GitHub Configuration
This guide covers how to configure DataChain Studio to integrate with GitHub.com or GitHub Enterprise Server.
Overview
DataChain Studio integrates with GitHub using GitHub Apps, providing:
- Secure Authentication: OAuth-based user authentication
- Repository Access: Fine-grained access to repositories
- Webhook Integration: Automatic job triggering on Git events
- Team Synchronization: GitHub organization and team mapping
Prerequisites
- GitHub organization with admin access
- DataChain Studio deployment ready for configuration
- Valid domain name for DataChain Studio instance
GitHub App Setup
1. Create GitHub App
- Navigate to your GitHub organization settings
- Go to Settings → Developer settings → GitHub Apps
- Click New GitHub App
2. Configure Basic Information
Fill in the application details:
- GitHub App name:
DataChain Studio - Description:
DataChain Studio integration for data processing workflows - Homepage URL:
https://studio.yourcompany.com - User authorization callback URL:
https://studio.yourcompany.com/auth/github/callback - Setup URL:
https://studio.yourcompany.com/setup/github - Webhook URL:
https://studio.yourcompany.com/api/webhooks/github - Webhook secret: Generate a secure random string (save this for later)
3. Configure Permissions
Set the following repository permissions:
Repository Permissions
- Contents: Read (for accessing repository files)

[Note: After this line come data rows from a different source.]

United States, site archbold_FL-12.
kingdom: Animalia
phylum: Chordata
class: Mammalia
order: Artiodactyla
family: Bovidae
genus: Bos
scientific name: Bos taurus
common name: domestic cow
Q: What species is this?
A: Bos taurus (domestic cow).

- Metadata: Read (for repository information)
- Pull requests: Read (for PR information)
- Commit statuses: Write (for updating commit status)
- Issues: Read (optional, for issue tracking)
Organization Permissions
- Members: Read (for team synchronization)
- Plan: Read (for organization information)
4. Subscribe to Events
Enable the following webhook events:
- Push - For triggering jobs on code changes
- Pull request - For PR-based workflows
- Release - For release-based deployments
- Repository - For repository changes
- Installation - For app installation changes
5. Generate Private Key
- After creating the app, scroll down to Private keys
- Click Generate a private key
- Download the
.pemfile (you'll need this for configuration)
6. Install the App
- Go to Install App tab
- Install the app on your organization
- Choose repositories (all or selected)
- Complete the installation
DataChain Studio Configuration
Basic Configuration
Add the following to your values.yaml file:
global:
git:
github:
enabled: true
appId: "123456" # Your GitHub App ID
privateKey: |
-----BEGIN RSA PRIVATE KEY-----
MIIEpAIBAAKCAQEA1234567890abcdef...
... (your GitHub App private key) ...
-----END RSA PRIVATE KEY-----
webhookSecret: "your-webhook-secret"
# Optional: GitHub Enterprise Server URL
# url: "https://github.enterprise.com"
Advanced Configuration
For more advanced setups:
global:
git:
github:
enabled: true
appId: "123456"
privateKey: |
-----BEGIN RSA PRIVATE KEY-----
... (private key content) ...
-----END RSA PRIVATE KEY-----
webhookSecret: "your-webhook-secret"
# GitHub Enterprise Server configuration
url: "https://github.enterprise.com"
apiUrl: "https://github.enterprise.com/api/v3"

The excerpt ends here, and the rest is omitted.